We will then need to create one single image that holds these pairs of images. Run the following script:
python scripts/map_tiles/copy_tiles.py --in_path images/
This will create a new folder called "/combined" containing 400 images of size 512x256. Try opening the folder and explore the training set you will be using.
The final step before the training phase is to separate our data into training and validation sets. To do so, run the following:
python scripts/split.py --dir images/combined
That will split our data into training and validation sets folders inside "images/combined". You should now erase the "map" and "sat" folders so you don't upload them to the training process.
Training
Once our pairs of images have been collected, we need to train our model. In order to do so, we will need GPU accelerated computing. This process is actually really easy with Gradient°. From the root of our project run the following command:
paperspace jobs create --container tensorflow/tensorflow:1.4.1-gpu-py3 --machineType P5000 --command ./run.sh --project pix2pixtraining --ignoreFiles ml5js_example
Here, we are creating a new Gradient job using as a base Python 3 with TensorFlow 1.4.1 and GPU support. We are selecting a machine type P5000 and we are running the command "run.sh". The name of the project is "pix2pixtraining" and we are ignoring the files in the the "examples" folder
If you explore the file "run.sh" you will see that we are calling the pix2pix.py file with some default parameters:
python pix2pix.py \
--mode train \
--output_dir /artifacts \
--max_epochs 200 \
--input_dir images/combined/train \
--which_direction BtoA \
--save_freq 100 \
--display_freq 150 \
Our final model will be inside the "/artifacts" folder. Once the job is sumbitted to the Paperspace cluster you should see the following:
Uploading pix2pix.zip [========================================] 11472599/bps 100% 0.0s
New jobId: js9zo5cloaysao
Cluster: PS Jobs
Job Pending
Waiting for job to run...
(...)
Training Pix2Pix
This script will train a model and export it to ml5.js
Based on https://github.com/affinelayer/pix2pix-tensorflow
Starting...
progress epoch 25 step 2 image/sec 6.1 remaining 0m
discrim_loss 0.5001645
gen_loss_GAN 0.4661432
gen_loss_L1 0.11094902
recording summary
progress epoch 50 step 2 image/sec 6.5 remaining 0m
discrim_loss 0.6439996
gen_loss_GAN 0.8439438
gen_loss_L1 0.14944236
saving model
(...)
This process will take around 4-6 hours to train. You can monitor the progress via the Gradient UI or by typing:
paperspace jobs logs --tail --jobId YOUR_JOB_ID
Downloading the model
Once the training process is finished, the script will create a model that's ready to use in ml5.js. By the end of the training process the log should say the following:
(...)
progress epoch 200 step 2 image/sec 7.1 remaining 0m
discrim_loss 0.64996916
gen_loss_GAN 1.811908
gen_loss_L1 0.16352697
saving model
Training finished!

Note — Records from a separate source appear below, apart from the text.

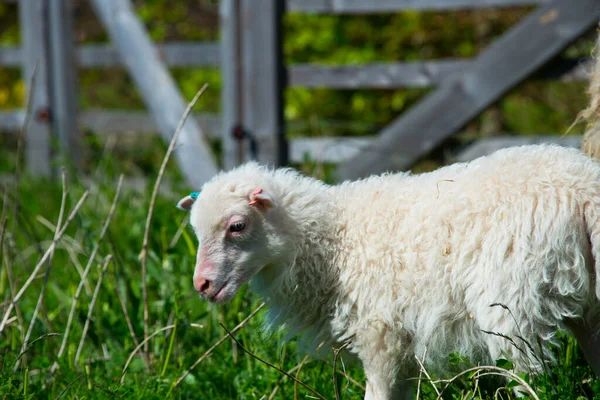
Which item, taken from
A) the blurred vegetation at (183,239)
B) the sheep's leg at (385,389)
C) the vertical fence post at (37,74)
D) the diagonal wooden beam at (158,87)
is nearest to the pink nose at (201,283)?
the blurred vegetation at (183,239)

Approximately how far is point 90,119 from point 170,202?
2.73 meters

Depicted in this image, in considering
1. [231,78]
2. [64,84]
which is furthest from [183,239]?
[64,84]

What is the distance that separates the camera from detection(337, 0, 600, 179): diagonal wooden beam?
14.1 feet

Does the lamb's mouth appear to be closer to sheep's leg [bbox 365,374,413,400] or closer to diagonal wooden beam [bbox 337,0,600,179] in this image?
sheep's leg [bbox 365,374,413,400]

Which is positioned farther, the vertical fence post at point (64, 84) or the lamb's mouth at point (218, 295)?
the vertical fence post at point (64, 84)

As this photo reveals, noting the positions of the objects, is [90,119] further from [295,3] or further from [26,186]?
[295,3]

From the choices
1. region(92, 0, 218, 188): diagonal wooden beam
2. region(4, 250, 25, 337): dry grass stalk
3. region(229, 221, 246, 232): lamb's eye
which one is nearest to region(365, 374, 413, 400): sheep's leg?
region(229, 221, 246, 232): lamb's eye

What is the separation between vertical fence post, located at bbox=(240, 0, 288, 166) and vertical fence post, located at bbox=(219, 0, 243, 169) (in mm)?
69

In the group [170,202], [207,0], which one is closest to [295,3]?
[170,202]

Exporting the model...
Loading model from checkpoint
Exporting model
Export finished!
Porting the model to ml5.js...
Done! Your model is ready!
Read how to use it here: https://ml5js.org/docs/Pix2Pix
All set! You can now download the resulting model with the following command:
cd models/
paperspace jobs artifactsGet --jobId YOUR_JOB_ID
This will download all the files in "/artifacts". We actually just need the file called 'model.pict'. Copy that file to "ml5js_example/model".
Use the model
Open "ml5js_example/script.js" and change the path to point to your new model:
pix2pix = ml5.pix2pix('model/model.pict', modelLoaded);
We are almost ready to test the model. The only thing left is to start a server to view our files. If you are using Python 2:
python -m SimpleHTTPServer
If you are using Python 3:
python -m http.server
Visit http://localhost:8000 and if everything went well you should see the demo:
This approach and code for training Pix2Pix should work with any well structure pairs of images you want to use. Examples of Pix2pix models include: edges-2-cats, edges-2-shoes, edges-2-handbags, edges-to-faces, labes-to-facedes, pose-2-body, etc.